### WORK TASK
Reproduce word for word the lines between those holding "L'Arome : poached" and "antique chinese chair", inclusive, and nothing else from the data below.

### PROVIDED INFORMATION
********
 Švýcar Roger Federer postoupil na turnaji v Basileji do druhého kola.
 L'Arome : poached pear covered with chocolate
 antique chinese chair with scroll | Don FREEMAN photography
********
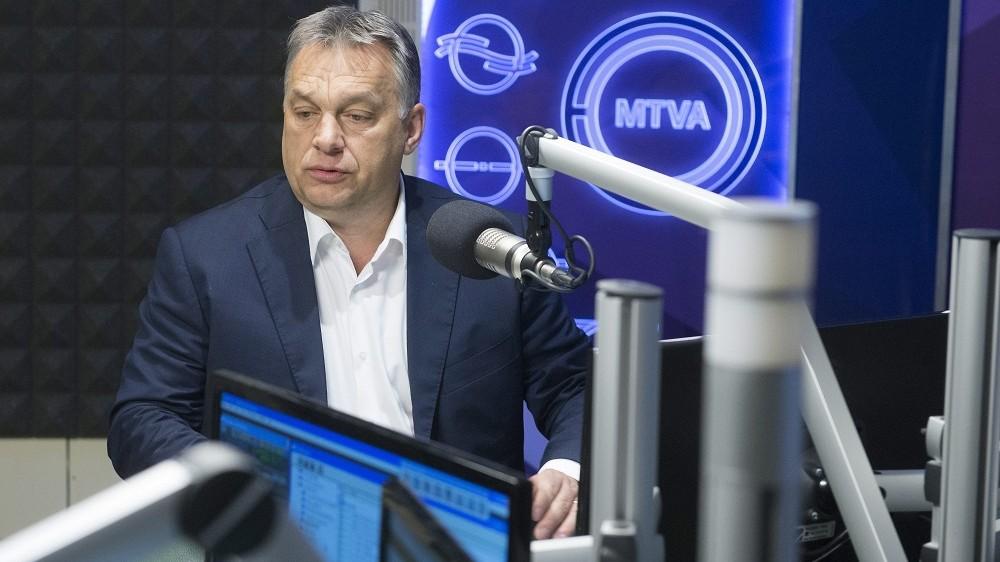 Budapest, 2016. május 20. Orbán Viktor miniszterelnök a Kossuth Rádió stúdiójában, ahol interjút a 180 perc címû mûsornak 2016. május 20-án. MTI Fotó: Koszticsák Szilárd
********
### ANSWER AREA
 L'Arome : poached pear covered with chocolate
 antique chinese chair with scroll | Don FREEMAN photography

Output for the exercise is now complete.